## Work item
Please transcribe, word for word, the part of the text on Barcelona metro Line 10 that begins with the words containing "Line 10 (Polígon" and ends with "vehicle) metro line.".

[[ Text block, beginning ]]

Line 10 (Polígon Pratenc – Gorg) is the name of one of the two branches of the Barcelona metro line 9, currently (2020) under construction and to be operated by TMB. Like Line 9 and Line 11, it will be an automatic train operation (i.e. driverless vehicle) metro line.

Overview

The line will link the Zona Franca with Badalona, through Barcelona proper, sharing most of the area covered by L9. L9/10 will be the deepest and longest line in the network. Originally expected to be ready by 2008, ongoing problems with its construction are going to delay its completion until as late as 2025.

The line is currently operated in two sections, North and South, similarly to line 9.

Northern section
The section from Gorg to Bon Pastor opened on 18 April 2010, and the section from La Sagrera to Bon Pastor (except Sagrera | TAV station) opened 26 June 2010. This section is operated as L10 Nord.

Southern section
On 8 September 2018 the section between Foc station and the junction with the main route of line 9 at Can Tries Gornal opened to the public, with the exception of the stations Ciutat de la Justícia and Provençana. The opening of these two stations was deferred to 2019, with the rest of the line on the viaduct through the Zona Franca proper opening between 2020 and 2025. Trains on this section operate between Zona Franca and Collblanc stations, as the line from Collblanc to Zona Universitària is single track and does not have sufficient capacity for both L9 and L10 to run. This section is operated as L10 Sud.

[[ Text block, end ]]
[[ The data, beginning ]]

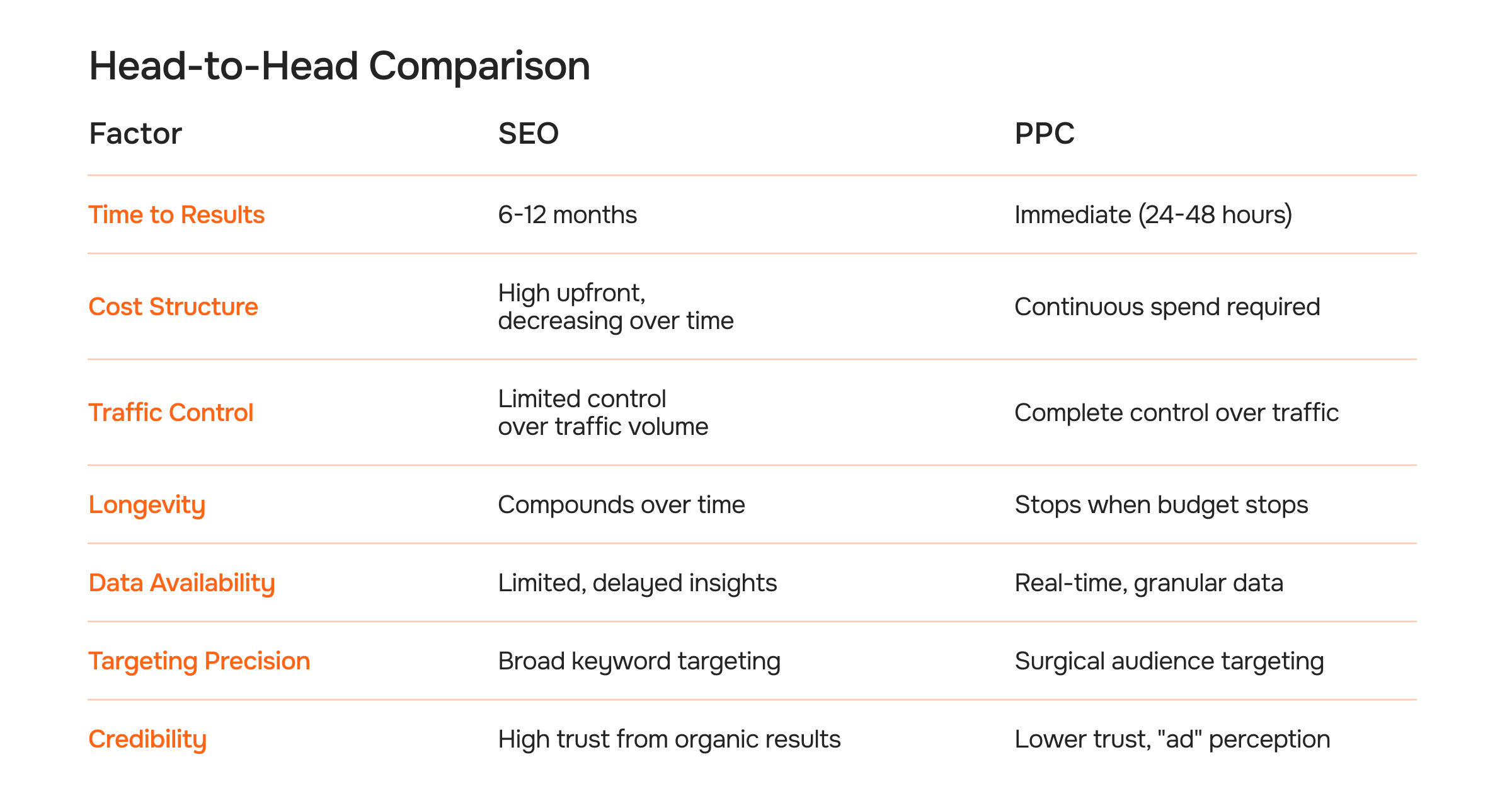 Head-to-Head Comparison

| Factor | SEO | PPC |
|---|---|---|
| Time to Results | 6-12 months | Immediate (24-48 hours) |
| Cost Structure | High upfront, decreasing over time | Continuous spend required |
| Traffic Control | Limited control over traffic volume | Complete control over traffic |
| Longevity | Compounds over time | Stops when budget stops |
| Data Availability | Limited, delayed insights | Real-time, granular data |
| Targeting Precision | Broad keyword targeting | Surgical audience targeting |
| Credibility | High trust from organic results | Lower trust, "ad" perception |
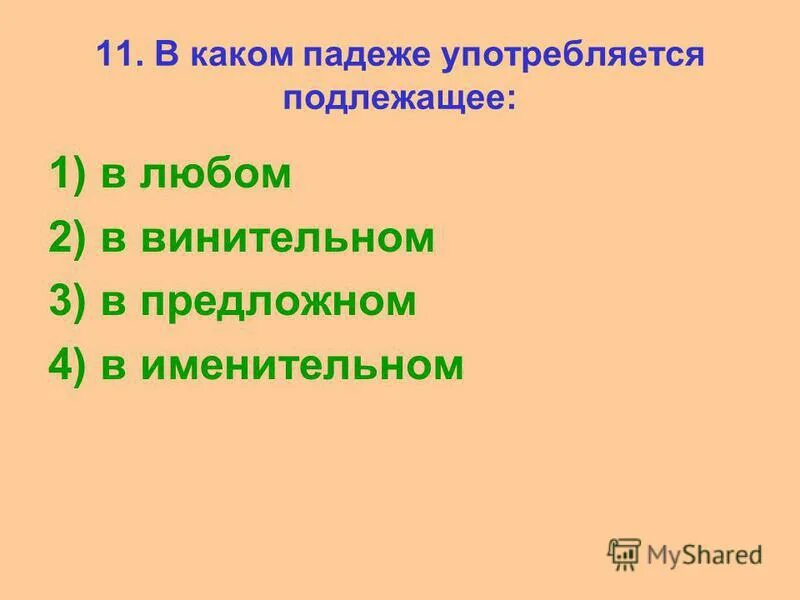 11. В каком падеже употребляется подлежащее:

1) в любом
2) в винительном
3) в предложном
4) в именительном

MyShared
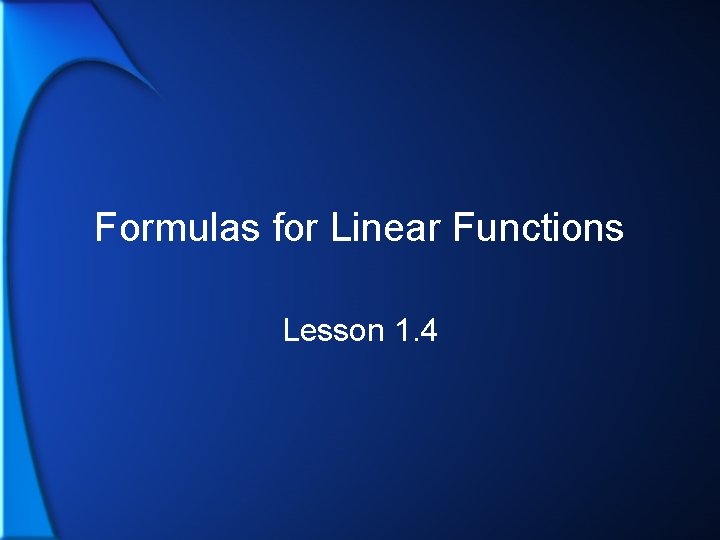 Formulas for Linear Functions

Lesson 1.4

[[ The data, end ]]

## Response box
Line 10 (Polígon Pratenc – Gorg) is the name of one of the two branches of the Barcelona metro line 9, currently (2020) under construction and to be operated by TMB. Like Line 9 and Line 11, it will be an automatic train operation (i.e. driverless vehicle) metro line.